* _Instructions for the task_:
Copy out exactly the lines spanning the line with "I think you" to the line with "WISEFAMOUSQUOTES.COM", inclusive, from the data underneath, with no pictures.
------ Entries supplied ------
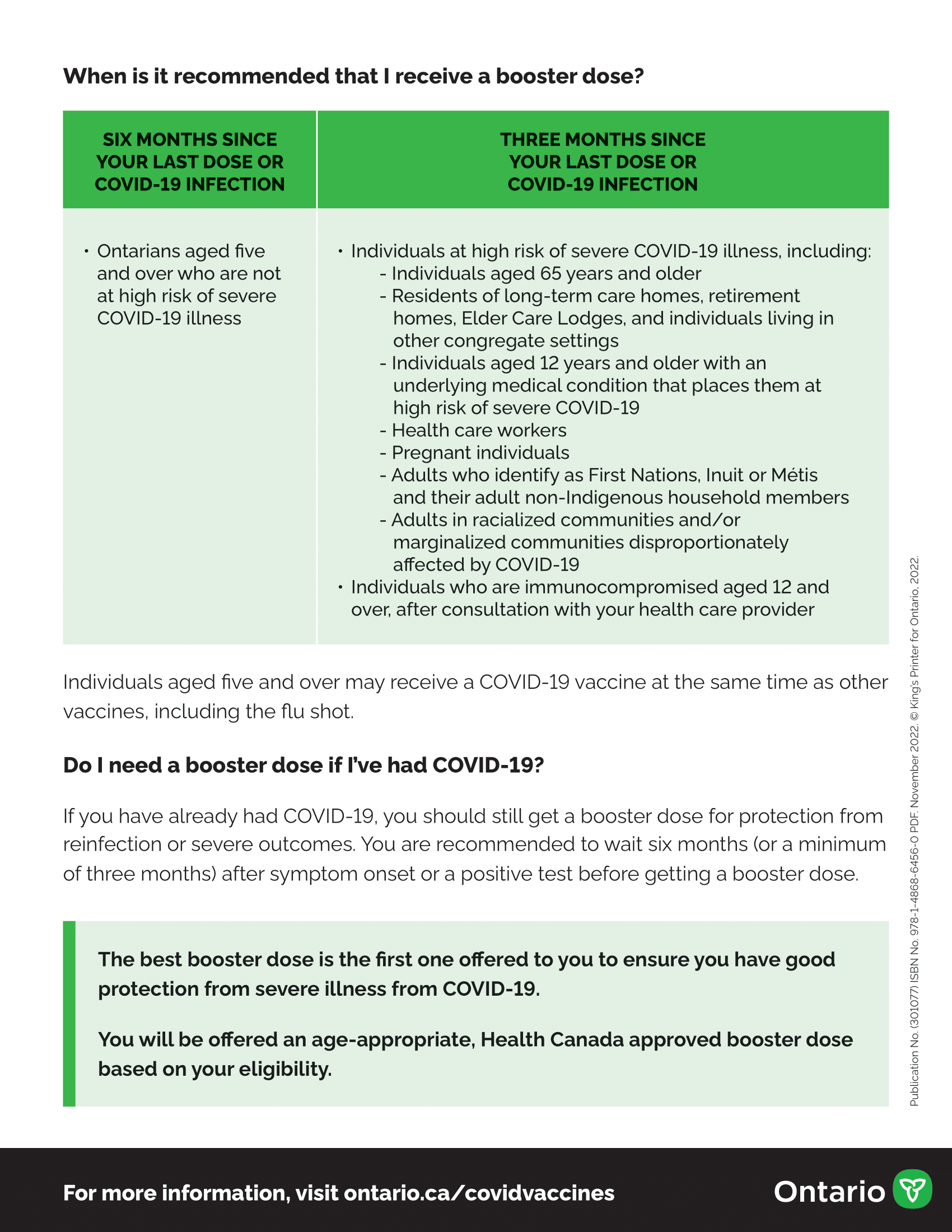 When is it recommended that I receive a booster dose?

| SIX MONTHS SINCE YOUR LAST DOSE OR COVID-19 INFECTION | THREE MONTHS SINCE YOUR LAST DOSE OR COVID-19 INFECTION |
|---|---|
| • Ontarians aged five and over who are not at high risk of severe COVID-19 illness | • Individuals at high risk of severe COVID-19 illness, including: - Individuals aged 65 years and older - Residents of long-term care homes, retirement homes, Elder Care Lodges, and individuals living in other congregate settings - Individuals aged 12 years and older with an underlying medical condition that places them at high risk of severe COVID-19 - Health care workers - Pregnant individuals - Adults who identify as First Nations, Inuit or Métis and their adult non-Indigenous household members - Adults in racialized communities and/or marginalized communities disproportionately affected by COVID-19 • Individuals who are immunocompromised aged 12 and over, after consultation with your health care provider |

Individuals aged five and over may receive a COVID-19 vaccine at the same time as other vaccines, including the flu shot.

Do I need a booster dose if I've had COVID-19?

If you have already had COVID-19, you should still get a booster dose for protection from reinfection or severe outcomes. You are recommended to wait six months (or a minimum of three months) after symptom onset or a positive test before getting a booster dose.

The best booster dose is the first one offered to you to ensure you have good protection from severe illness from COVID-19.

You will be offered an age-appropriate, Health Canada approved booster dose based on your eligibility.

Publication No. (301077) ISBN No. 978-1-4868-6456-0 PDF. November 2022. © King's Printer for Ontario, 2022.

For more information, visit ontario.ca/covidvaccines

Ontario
------
------ Entries supplied ------
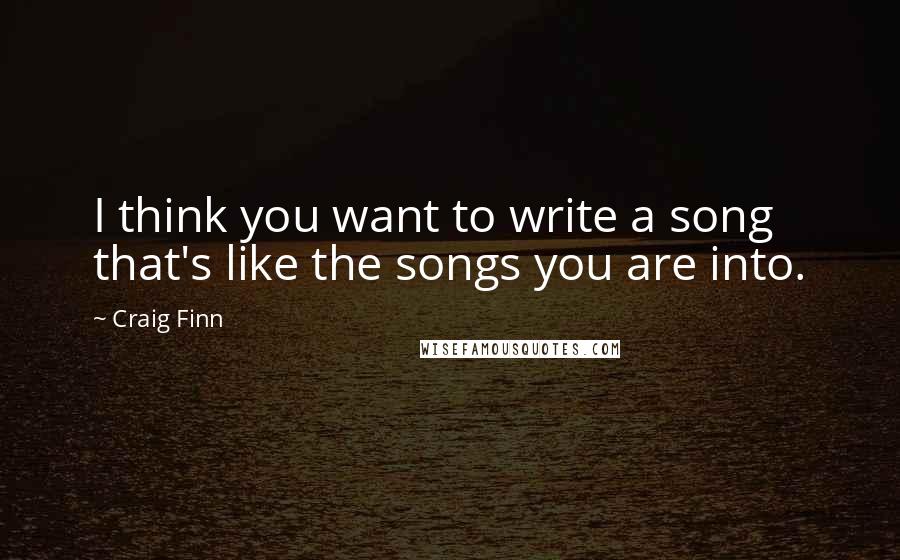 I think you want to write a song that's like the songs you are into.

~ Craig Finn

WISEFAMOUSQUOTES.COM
------
* _Exercise output_:
 I think you want to write a song that's like the songs you are into.

~ Craig Finn

WISEFAMOUSQUOTES.COM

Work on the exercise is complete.